Alors que la saison estivale débute, près de 3.000 postes sont vacants dans le secteur de la restauration et de l'hôtellerie à Marseille. Un job dating a été organisé à bord d'un ferry qui abrite près de 400 Ukrainiens, réfugiés de la guerre.

Alors que la haute saison s’ouvre vraiment avec ce long week-end de l’Ascension, les hôteliers restaurateurs peinent toujours à trouver du personnel. Il manquerait 250.000 à 300.000 saisonniers.

A Marseille, plus de 3.000 postes sont à pourvoir dans les secteurs de l'hôtellerie et de la restauration. C'est pourquoi les professionnels ont décidé de se tourner vers les Ukrainiens réfugiés en France. 85.000 selon les derniers chiffres de l'Office français de l'immigration et de l'intégration (Ofii). Un job dating a été organisé, par l'UMIH 13, à bord du Méditerranée, le ferry qui loge 400 Ukrainiens, pour mettre en relation les professionnels du territoire et les réfugiés en recherche d'emploi.

Vira, 50 ans, est arrivée en France il y a un mois avec sa fille de 15 ans. Cuisinière de profession, elle a été embauchée, comme chef en second, au restaurant La Gratinée, à Marseille.

"Je suis très contente d’être à Marseille. J’ai envie de rester ici, ma fille va au collège. Ça se passe très bien au restaurant, j’aime ce travail. Je communique avec les autres employés avec des signes, quelques petits mots, on arrive à se comprendre même si parfois ça reste encore un peu difficile", explique-t-elle.

Répondre à la demande

Vira ne parle effectivement ni français, ni anglais. Et Dominique, qui gère l’équipe en cuisine, a dû trouver des solutions. “On travaille avec notre petit téléphone qui nous permet de pouvoir traduire. Donc le matin, on lui montre ce qu’on veut qu’elle fasse et elle travaille, elle s’intègre à l’équipe”, indique-t-elle.

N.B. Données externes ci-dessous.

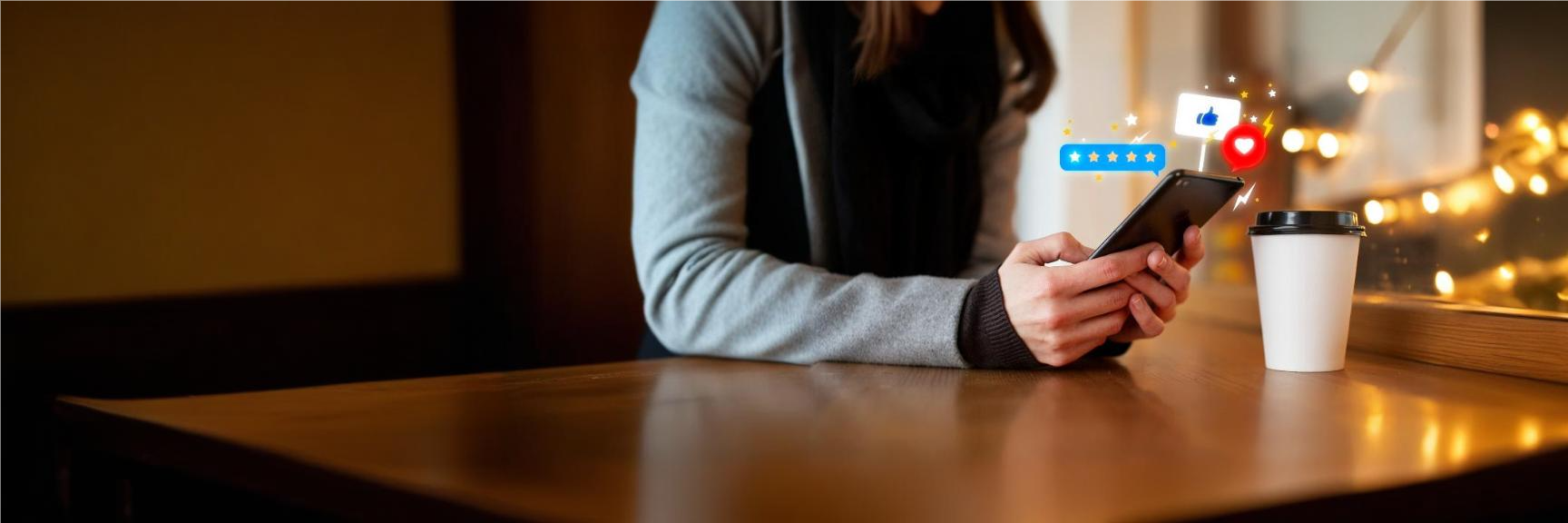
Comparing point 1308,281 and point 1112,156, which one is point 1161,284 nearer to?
point 1308,281

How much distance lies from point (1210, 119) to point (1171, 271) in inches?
9.4

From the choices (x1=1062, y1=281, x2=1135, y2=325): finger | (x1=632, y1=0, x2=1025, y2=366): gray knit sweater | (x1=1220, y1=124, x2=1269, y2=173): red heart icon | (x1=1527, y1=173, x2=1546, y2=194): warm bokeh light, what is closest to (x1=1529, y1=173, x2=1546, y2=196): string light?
(x1=1527, y1=173, x2=1546, y2=194): warm bokeh light

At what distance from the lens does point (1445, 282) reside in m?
0.92

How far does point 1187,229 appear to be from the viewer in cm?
83

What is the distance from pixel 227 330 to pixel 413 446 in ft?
5.43

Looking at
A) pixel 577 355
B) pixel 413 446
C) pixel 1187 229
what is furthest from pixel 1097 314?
pixel 577 355

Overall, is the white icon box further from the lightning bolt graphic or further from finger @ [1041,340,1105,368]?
finger @ [1041,340,1105,368]

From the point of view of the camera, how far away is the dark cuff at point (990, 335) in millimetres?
806

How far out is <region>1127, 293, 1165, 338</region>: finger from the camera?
2.71ft

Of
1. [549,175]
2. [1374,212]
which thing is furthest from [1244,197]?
[549,175]

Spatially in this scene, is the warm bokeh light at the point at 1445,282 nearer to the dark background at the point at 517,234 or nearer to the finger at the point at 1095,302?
the finger at the point at 1095,302

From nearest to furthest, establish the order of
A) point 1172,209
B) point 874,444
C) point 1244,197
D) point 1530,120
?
point 874,444
point 1172,209
point 1530,120
point 1244,197

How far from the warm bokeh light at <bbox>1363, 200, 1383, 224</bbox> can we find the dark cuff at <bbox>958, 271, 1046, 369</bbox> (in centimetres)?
42

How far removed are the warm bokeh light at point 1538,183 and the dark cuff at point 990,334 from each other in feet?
1.30
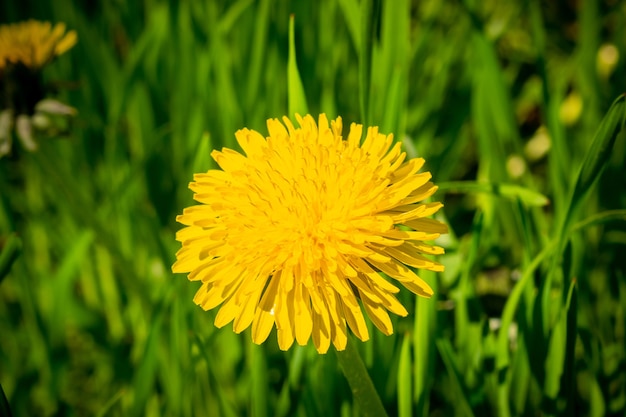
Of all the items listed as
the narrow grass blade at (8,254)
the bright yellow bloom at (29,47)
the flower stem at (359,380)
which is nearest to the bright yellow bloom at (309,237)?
the flower stem at (359,380)

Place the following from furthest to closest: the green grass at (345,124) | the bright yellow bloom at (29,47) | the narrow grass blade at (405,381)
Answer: the bright yellow bloom at (29,47), the green grass at (345,124), the narrow grass blade at (405,381)

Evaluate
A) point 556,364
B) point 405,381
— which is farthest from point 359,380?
point 556,364

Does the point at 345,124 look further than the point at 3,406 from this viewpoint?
Yes

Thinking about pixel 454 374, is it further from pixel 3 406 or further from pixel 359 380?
pixel 3 406

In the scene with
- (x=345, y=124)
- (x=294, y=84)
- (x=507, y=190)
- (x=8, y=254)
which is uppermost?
(x=345, y=124)

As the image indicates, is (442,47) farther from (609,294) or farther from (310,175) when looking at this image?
(310,175)

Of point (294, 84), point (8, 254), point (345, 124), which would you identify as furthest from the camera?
point (345, 124)

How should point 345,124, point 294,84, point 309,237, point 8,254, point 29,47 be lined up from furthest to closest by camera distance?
point 345,124 → point 29,47 → point 294,84 → point 8,254 → point 309,237

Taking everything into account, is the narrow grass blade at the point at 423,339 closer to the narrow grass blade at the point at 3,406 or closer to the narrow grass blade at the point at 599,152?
the narrow grass blade at the point at 599,152
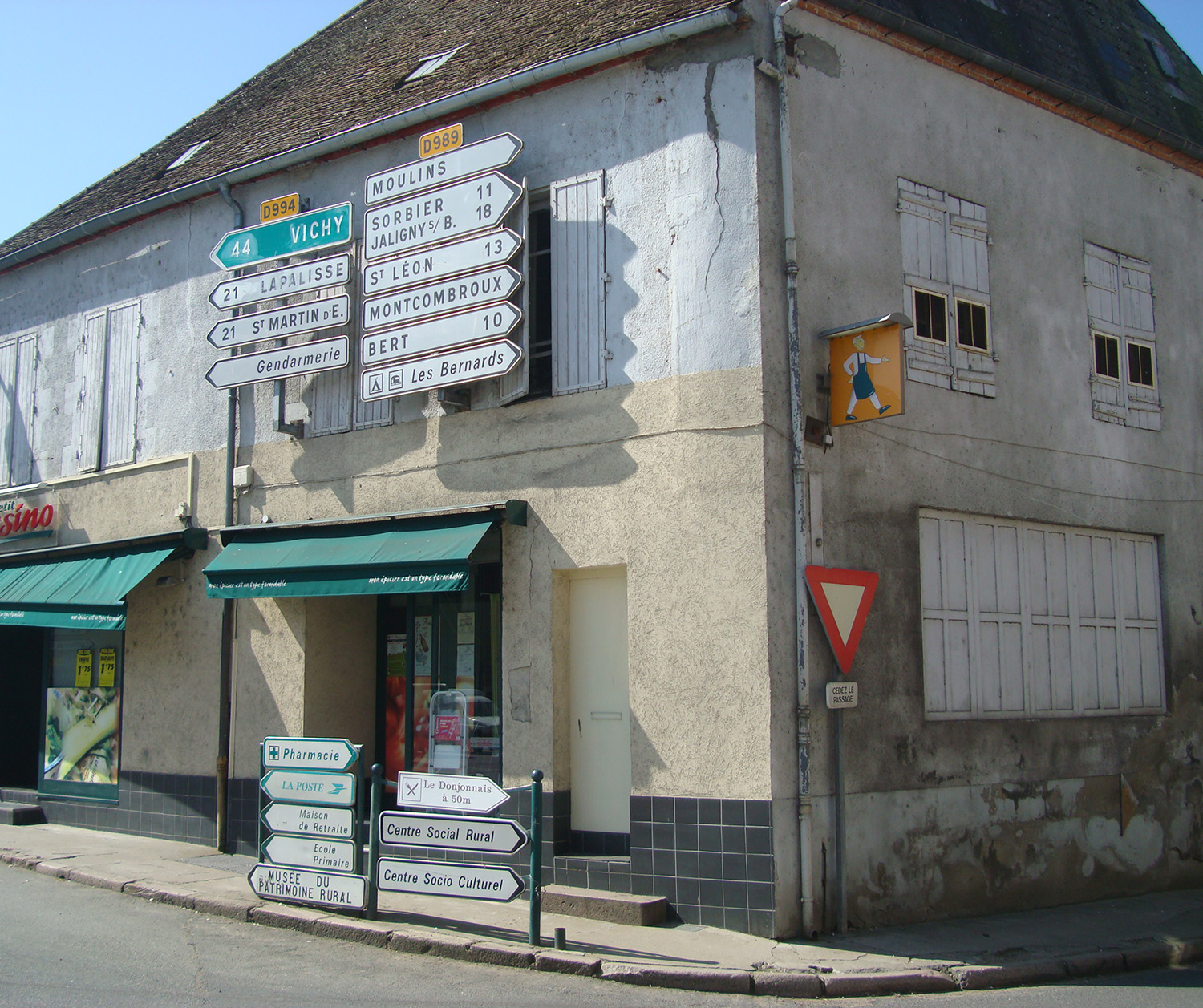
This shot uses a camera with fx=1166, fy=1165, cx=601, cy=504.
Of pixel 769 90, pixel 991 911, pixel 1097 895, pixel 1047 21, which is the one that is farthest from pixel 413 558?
pixel 1047 21

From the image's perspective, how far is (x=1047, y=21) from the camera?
41.3 ft

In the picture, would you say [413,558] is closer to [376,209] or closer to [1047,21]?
[376,209]

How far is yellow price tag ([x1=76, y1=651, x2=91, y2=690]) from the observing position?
13.8 metres

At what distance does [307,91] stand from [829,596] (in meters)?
9.65

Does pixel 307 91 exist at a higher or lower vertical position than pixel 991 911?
higher

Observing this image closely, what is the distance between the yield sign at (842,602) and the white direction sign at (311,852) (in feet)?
12.7

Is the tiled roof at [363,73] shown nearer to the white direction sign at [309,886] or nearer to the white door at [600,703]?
the white door at [600,703]

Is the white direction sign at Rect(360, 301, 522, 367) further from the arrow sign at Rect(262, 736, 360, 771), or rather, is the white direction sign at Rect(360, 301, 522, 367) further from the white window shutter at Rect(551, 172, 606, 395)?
the arrow sign at Rect(262, 736, 360, 771)

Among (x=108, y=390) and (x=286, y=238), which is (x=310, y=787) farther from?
(x=108, y=390)

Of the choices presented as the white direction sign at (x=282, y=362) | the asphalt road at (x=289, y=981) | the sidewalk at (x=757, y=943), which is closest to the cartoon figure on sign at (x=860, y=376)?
the sidewalk at (x=757, y=943)

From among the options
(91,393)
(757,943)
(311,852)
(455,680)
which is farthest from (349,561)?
(91,393)

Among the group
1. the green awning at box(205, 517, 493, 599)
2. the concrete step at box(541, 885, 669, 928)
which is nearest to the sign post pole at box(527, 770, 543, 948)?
the concrete step at box(541, 885, 669, 928)

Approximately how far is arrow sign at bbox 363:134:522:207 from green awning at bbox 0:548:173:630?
14.9ft

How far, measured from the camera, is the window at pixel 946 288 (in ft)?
33.2
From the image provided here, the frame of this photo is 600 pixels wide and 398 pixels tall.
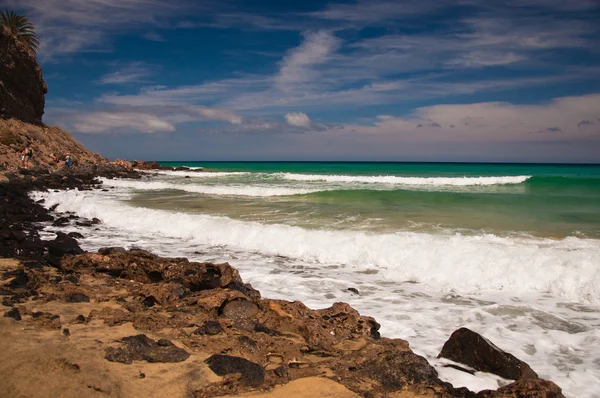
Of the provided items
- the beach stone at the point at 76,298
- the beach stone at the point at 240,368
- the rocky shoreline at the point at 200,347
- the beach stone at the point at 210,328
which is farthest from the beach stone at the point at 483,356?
the beach stone at the point at 76,298

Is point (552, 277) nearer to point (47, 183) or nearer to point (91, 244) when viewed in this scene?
point (91, 244)

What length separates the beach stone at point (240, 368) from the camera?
3350 millimetres

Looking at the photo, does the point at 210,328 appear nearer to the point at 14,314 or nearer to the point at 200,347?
the point at 200,347

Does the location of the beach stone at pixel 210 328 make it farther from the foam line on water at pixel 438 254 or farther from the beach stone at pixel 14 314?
the foam line on water at pixel 438 254

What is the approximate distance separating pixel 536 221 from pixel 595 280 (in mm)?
7490

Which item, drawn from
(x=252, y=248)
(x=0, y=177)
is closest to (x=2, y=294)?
(x=252, y=248)

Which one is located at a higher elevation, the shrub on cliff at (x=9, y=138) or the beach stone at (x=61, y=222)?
the shrub on cliff at (x=9, y=138)

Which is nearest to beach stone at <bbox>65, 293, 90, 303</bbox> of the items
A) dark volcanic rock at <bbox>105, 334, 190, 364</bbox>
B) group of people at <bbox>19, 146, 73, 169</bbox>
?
dark volcanic rock at <bbox>105, 334, 190, 364</bbox>

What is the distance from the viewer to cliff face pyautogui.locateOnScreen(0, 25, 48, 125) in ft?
123

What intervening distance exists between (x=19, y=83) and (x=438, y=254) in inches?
1895

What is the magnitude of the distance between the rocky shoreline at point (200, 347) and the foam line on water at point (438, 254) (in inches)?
129

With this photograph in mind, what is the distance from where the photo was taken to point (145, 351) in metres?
3.70

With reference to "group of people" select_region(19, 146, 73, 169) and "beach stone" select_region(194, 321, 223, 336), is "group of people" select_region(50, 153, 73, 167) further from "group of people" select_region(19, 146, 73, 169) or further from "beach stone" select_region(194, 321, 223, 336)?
"beach stone" select_region(194, 321, 223, 336)

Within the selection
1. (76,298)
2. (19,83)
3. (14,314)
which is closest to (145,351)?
(14,314)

Ce recrutement, c’est l’Union des hôteliers-restaurateurs des Bouches-du-Rhône qui l’a initié, dont Bernard Marty est le président.

“C’est des gens qui ont quelque part des formations, qui ont bossé dans des restaurants, dans des cliniques enfin dans des tas d’endroits. Si on arrive à mixer ce personnel pour qu’on puisse être ouvert midi et soir pendant la période estivale, c’est bien. Dès lors qu’on entre dans la saison et que la demande est énorme, on va utiliser tous les talents qui sont à notre disposition”, appuie-t-il.

Pour l’instant, Vira confectionne surtout des petits plats simples en attendant de mieux maîtriser les secrets de la cuisine provençale.